> **SOURCE DOCUMENT**
Immunofluorescence in an expanded nucleus shown in blue, yellow and purple colours on a black background

An imaging method reveals various proteins (blue, yellow and magenta) inside the nucleus of a human connective-tissue cell.Credit: Ajay Labade, Zachary Chiang, Caroline Comenho and Jason Buenrostro

Researchers are queuing up to try a powerful microscopy technique that can simultaneously sequence an individual cell’s DNA and pinpoint the location of its proteins with high resolution — all without having to crack the cell open and extract its contents. Imaging DNA and proteins inside intact cells provides crucial information about how these molecules work together.

The method’s developers have already used it to study how ageing might alter the way that proteins in the nucleus interact with chromosomes. As the body ages, they found, changes in these nuclear proteins could suppress gene activity.

“This paper is really extraordinary,” says Ankur Sharma, a cancer biologist at the Garvan Institute of Medical Research in Sydney, Australia, who was not involved in the study but is keen to use the approach to study cancer cells and described it as “phenomenal” on the social-media platform, X.

The method, called expansion in situ genome sequencing, was described in a preprint1 posted on bioRxiv on 26 September. It has not yet been peer reviewed.

> **INFORMATION GIVEN**

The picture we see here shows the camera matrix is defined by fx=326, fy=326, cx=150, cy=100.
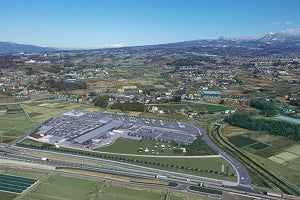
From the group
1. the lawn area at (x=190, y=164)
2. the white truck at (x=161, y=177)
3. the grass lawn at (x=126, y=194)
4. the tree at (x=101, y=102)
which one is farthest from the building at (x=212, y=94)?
the grass lawn at (x=126, y=194)

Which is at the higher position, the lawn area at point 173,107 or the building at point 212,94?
the building at point 212,94

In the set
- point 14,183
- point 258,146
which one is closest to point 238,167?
point 258,146

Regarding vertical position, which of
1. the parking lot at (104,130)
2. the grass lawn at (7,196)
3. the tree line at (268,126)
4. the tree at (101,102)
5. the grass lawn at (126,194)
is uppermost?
the tree at (101,102)

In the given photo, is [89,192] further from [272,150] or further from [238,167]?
[272,150]

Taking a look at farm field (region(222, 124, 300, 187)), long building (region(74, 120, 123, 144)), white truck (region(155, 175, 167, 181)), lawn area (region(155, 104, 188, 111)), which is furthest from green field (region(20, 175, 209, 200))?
lawn area (region(155, 104, 188, 111))

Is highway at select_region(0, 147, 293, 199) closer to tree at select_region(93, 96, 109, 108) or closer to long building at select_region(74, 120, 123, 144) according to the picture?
long building at select_region(74, 120, 123, 144)

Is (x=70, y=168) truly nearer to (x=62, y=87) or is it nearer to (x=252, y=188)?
(x=252, y=188)

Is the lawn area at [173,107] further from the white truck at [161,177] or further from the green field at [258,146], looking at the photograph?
the white truck at [161,177]

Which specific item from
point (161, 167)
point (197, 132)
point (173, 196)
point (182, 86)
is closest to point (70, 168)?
point (161, 167)
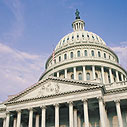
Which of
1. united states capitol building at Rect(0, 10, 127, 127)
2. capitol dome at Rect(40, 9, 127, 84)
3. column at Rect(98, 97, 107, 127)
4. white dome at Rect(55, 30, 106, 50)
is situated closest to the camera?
A: column at Rect(98, 97, 107, 127)

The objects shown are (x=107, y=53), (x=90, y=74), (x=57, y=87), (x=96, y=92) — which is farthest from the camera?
(x=107, y=53)

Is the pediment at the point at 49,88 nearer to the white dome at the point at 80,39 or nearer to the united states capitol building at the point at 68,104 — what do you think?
the united states capitol building at the point at 68,104

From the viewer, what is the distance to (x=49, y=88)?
1736 inches

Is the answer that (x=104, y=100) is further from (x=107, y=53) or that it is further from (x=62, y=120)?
(x=107, y=53)

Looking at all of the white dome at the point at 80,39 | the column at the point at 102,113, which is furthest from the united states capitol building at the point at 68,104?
the white dome at the point at 80,39

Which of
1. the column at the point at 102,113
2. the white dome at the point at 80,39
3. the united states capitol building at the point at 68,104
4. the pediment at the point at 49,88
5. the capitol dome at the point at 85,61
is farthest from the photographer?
the white dome at the point at 80,39

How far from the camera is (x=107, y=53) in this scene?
234ft

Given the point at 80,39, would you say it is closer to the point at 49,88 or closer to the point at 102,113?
the point at 49,88

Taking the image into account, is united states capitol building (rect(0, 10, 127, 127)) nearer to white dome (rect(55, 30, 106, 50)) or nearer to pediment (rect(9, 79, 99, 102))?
pediment (rect(9, 79, 99, 102))

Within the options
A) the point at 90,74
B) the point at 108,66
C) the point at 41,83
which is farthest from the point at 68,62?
the point at 41,83

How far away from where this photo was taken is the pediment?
137ft

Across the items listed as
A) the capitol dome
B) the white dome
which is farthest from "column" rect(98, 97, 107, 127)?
the white dome

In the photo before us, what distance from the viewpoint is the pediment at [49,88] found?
137 ft

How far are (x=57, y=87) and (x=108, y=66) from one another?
86.6ft
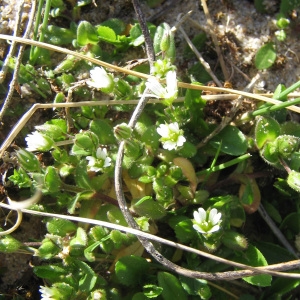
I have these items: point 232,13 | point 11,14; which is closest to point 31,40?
point 11,14

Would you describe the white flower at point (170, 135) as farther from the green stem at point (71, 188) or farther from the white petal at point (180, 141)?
the green stem at point (71, 188)

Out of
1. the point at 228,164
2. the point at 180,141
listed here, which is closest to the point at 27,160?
the point at 180,141

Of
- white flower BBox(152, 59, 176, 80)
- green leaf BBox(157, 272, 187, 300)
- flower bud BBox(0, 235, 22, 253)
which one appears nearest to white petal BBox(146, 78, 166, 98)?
white flower BBox(152, 59, 176, 80)

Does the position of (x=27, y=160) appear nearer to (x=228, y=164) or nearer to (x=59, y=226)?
(x=59, y=226)

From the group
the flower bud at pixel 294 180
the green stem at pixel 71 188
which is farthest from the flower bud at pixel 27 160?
the flower bud at pixel 294 180

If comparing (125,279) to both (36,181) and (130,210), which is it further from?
(36,181)

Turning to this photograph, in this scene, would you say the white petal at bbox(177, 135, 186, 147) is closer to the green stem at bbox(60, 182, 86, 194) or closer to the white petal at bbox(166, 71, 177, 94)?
the white petal at bbox(166, 71, 177, 94)
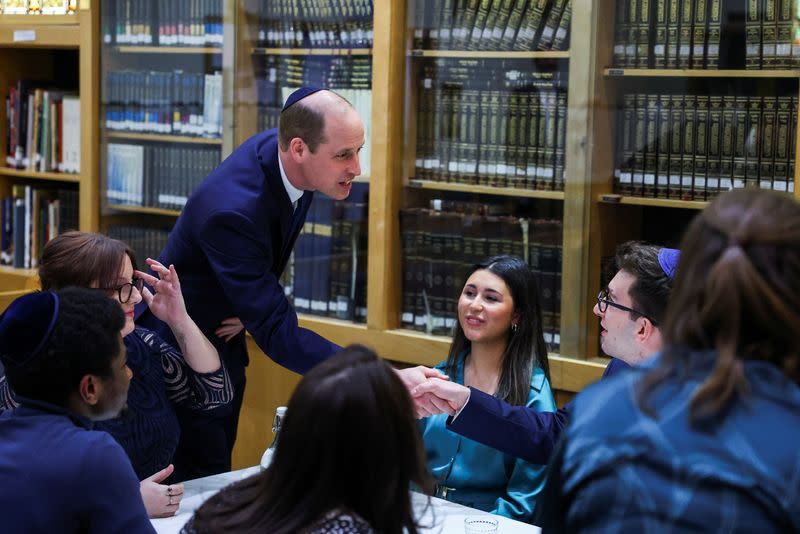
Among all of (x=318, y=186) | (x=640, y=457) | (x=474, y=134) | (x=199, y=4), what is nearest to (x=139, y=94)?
(x=199, y=4)

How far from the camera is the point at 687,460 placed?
1.06 metres

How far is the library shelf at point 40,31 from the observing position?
494cm

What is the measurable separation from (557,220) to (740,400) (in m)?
2.78

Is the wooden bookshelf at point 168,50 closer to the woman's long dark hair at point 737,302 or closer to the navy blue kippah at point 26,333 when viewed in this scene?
the navy blue kippah at point 26,333

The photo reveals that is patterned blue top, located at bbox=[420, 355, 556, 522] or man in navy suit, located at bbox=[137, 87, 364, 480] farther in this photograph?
man in navy suit, located at bbox=[137, 87, 364, 480]

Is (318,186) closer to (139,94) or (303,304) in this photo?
(303,304)

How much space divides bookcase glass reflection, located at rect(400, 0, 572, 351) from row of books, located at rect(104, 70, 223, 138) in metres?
1.00

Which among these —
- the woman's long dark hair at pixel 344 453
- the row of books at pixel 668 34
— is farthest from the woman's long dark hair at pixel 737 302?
the row of books at pixel 668 34

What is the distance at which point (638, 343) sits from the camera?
8.21 ft

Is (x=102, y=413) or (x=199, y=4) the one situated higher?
(x=199, y=4)

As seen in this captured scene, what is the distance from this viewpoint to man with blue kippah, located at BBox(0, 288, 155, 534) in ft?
5.32

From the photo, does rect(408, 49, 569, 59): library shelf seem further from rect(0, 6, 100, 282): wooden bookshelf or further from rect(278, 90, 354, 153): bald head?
rect(0, 6, 100, 282): wooden bookshelf

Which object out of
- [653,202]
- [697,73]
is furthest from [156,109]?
[697,73]

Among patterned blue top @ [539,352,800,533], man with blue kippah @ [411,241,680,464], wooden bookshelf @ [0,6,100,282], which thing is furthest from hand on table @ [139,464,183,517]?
wooden bookshelf @ [0,6,100,282]
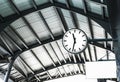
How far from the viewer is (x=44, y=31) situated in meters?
18.7

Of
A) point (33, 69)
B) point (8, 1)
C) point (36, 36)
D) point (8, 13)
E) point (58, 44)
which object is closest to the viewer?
point (8, 1)

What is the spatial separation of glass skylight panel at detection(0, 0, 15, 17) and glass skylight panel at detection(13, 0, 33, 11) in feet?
1.65

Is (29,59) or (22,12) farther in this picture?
(29,59)

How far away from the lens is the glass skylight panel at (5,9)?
13.5m

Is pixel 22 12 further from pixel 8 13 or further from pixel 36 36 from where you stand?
pixel 36 36

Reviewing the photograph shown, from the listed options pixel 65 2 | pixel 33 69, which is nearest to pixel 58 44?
pixel 33 69

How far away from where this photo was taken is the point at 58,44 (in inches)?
840

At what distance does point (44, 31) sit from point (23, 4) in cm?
441

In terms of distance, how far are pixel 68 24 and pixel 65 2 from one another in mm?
3435

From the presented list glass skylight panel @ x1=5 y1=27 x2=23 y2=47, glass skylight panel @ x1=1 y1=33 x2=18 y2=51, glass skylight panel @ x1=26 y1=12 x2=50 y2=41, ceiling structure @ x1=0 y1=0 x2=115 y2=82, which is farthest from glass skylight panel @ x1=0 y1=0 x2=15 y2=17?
glass skylight panel @ x1=1 y1=33 x2=18 y2=51

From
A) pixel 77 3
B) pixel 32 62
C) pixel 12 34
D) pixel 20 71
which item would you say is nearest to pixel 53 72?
pixel 20 71

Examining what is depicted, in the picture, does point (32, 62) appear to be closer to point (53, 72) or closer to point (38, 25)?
point (53, 72)

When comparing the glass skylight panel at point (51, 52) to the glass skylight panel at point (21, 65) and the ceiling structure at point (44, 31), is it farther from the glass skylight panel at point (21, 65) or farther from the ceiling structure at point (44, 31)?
the glass skylight panel at point (21, 65)

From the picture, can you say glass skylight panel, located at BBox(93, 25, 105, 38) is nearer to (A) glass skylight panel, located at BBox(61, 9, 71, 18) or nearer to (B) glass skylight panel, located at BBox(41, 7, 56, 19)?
(A) glass skylight panel, located at BBox(61, 9, 71, 18)
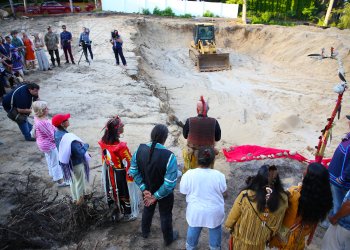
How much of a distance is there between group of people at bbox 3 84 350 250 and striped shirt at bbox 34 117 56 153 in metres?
0.01

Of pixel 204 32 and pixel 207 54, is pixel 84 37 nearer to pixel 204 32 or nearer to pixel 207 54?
pixel 207 54

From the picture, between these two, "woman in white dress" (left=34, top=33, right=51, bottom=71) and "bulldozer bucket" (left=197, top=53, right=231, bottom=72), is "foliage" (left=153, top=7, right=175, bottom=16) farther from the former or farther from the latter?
"woman in white dress" (left=34, top=33, right=51, bottom=71)

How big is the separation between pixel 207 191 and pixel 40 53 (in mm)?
10580

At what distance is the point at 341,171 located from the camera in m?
3.70

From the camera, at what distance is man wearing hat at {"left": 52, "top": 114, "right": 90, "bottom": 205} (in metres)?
3.78

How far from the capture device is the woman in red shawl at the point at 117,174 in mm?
3627

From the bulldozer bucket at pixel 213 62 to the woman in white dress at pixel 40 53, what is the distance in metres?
7.73

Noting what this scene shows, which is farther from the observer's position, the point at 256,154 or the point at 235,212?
the point at 256,154

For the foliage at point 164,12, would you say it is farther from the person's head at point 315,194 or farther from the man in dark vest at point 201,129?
the person's head at point 315,194

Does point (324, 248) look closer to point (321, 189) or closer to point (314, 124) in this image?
point (321, 189)

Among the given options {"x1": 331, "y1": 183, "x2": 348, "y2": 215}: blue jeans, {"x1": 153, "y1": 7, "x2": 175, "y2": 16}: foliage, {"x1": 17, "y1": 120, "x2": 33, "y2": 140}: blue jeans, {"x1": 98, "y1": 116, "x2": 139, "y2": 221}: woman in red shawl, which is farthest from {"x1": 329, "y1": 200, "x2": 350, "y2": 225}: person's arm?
{"x1": 153, "y1": 7, "x2": 175, "y2": 16}: foliage

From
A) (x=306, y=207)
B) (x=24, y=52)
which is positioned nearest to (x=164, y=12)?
(x=24, y=52)

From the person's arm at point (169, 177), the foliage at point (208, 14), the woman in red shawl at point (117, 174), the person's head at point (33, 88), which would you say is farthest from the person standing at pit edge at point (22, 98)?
the foliage at point (208, 14)

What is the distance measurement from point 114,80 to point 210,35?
8.38 m
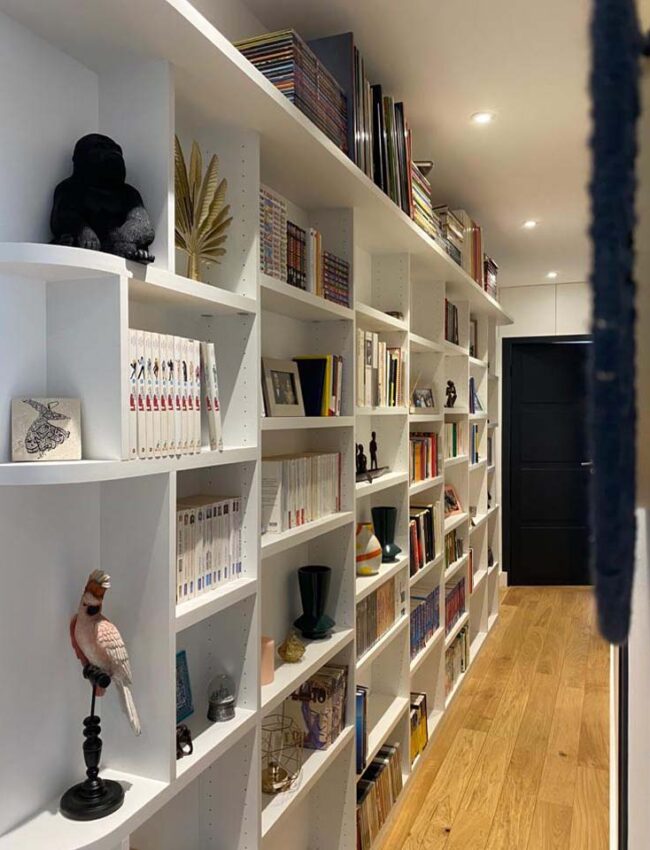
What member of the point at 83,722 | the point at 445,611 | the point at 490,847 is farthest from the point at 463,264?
the point at 83,722

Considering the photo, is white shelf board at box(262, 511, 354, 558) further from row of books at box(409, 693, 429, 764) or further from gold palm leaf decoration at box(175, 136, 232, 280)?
row of books at box(409, 693, 429, 764)

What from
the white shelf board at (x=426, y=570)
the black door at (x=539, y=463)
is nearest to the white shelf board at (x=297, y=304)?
the white shelf board at (x=426, y=570)

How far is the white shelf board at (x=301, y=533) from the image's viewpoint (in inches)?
73.0

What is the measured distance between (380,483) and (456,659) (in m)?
1.76

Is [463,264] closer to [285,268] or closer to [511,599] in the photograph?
[285,268]

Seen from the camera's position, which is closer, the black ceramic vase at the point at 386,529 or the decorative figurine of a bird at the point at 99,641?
the decorative figurine of a bird at the point at 99,641

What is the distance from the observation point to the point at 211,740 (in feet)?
5.19

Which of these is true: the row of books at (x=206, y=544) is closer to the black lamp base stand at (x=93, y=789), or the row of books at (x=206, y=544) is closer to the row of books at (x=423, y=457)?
the black lamp base stand at (x=93, y=789)

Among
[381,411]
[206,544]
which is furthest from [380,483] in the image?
[206,544]

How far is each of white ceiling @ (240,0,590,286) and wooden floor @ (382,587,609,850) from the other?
1.87 metres

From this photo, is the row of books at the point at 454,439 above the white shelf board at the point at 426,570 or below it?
above

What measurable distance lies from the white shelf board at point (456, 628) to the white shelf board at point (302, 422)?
1905mm

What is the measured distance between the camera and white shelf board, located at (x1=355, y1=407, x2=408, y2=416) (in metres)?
2.48

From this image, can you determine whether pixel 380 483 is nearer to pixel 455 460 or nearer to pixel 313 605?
pixel 313 605
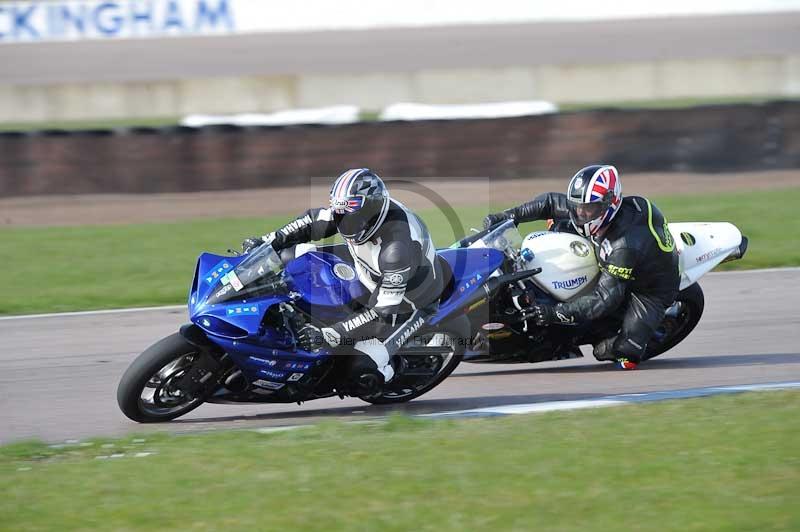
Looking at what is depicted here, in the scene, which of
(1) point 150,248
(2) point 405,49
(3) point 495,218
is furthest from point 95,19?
(3) point 495,218

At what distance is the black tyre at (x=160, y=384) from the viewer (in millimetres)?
6055

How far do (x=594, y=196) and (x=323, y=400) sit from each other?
2417 millimetres

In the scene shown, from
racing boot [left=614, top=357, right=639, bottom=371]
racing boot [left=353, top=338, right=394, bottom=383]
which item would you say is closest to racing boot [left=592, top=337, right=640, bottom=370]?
racing boot [left=614, top=357, right=639, bottom=371]

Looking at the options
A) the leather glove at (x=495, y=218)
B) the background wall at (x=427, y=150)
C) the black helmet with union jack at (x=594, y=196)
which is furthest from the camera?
the background wall at (x=427, y=150)

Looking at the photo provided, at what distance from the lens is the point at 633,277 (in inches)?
288

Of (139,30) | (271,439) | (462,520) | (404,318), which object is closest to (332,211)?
(404,318)

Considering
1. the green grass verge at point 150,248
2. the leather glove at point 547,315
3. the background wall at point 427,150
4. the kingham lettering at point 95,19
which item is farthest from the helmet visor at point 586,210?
the kingham lettering at point 95,19

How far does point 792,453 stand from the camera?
5168 millimetres

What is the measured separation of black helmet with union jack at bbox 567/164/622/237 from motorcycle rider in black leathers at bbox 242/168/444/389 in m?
1.16

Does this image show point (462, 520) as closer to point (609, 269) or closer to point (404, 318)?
point (404, 318)

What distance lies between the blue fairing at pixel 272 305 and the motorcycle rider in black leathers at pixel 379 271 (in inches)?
3.9

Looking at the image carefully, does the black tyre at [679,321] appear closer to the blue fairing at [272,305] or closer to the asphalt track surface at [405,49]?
the blue fairing at [272,305]

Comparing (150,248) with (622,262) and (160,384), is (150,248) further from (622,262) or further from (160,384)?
(622,262)

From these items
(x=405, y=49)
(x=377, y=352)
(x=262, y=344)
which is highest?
(x=405, y=49)
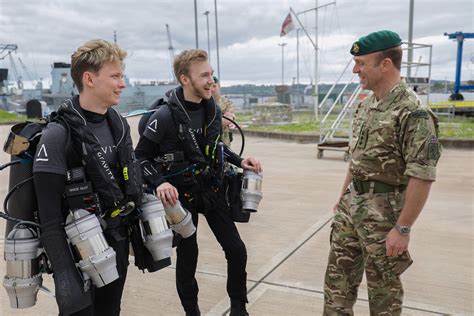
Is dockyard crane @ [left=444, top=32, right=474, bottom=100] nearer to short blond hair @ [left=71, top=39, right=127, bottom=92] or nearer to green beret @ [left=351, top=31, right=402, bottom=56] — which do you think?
green beret @ [left=351, top=31, right=402, bottom=56]

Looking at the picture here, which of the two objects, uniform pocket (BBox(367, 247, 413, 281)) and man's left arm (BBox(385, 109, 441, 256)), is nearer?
man's left arm (BBox(385, 109, 441, 256))

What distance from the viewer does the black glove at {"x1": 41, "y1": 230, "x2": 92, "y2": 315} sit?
5.66ft

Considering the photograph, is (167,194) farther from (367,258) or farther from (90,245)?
(367,258)

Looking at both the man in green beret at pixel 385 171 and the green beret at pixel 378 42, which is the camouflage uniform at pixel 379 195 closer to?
the man in green beret at pixel 385 171

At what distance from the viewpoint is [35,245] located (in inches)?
72.0

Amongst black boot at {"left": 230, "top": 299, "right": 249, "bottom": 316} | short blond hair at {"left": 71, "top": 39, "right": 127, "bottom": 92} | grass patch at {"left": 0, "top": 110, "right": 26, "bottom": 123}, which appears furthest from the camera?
grass patch at {"left": 0, "top": 110, "right": 26, "bottom": 123}

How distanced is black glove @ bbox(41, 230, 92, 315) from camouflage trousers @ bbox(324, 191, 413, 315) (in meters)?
1.48

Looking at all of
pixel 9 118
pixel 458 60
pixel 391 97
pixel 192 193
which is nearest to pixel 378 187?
pixel 391 97

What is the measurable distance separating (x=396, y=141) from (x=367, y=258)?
0.69 meters

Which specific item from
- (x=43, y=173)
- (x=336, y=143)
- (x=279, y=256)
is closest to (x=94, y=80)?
(x=43, y=173)

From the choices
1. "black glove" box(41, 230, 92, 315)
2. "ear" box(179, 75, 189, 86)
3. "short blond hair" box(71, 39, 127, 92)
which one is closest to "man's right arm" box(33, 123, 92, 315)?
"black glove" box(41, 230, 92, 315)

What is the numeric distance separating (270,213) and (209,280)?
222 centimetres

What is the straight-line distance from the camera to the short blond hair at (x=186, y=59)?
2.70m

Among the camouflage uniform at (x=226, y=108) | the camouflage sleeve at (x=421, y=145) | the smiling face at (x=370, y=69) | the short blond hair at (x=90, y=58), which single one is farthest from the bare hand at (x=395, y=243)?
the camouflage uniform at (x=226, y=108)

> **REQUIRED ACTIONS**
A. List every person credited for the image in the microscopy article.
B. Pick up the microscopy article after its final sentence and keep writing it.

> **RESPONSES TO THE EXERCISE**
A. Ajay Labade, Zachary Chiang, Caroline Comenho and Jason Buenrostro

B.
DNA packaging

The approach could be particularly useful to researchers who are studying how DNA is wound around proteins and stuffed into the nuclei of cells — and how the location of genes within that morass can affect their activity. We can think of DNA as “a linear string of information that has to be squished and organized inside a 5-micron-sized cell nucleus”, says Jason Buenrostro, a geneticist at Harvard University in Cambridge, Massachusetts, and an author of the preprint. “There’s a lot of information in how that folding happens.”

To extract that information, Buenrostro and his colleagues blended two previously reported methods. One feeds the cell a special enzyme for copying DNA, together with a suite of fluorescently tagged DNA components to be incorporated, one by one, into the growing DNA strands. By reading the sequence in which the fluorescent tags are added, researchers can determine the sequence of fragments of the genome2.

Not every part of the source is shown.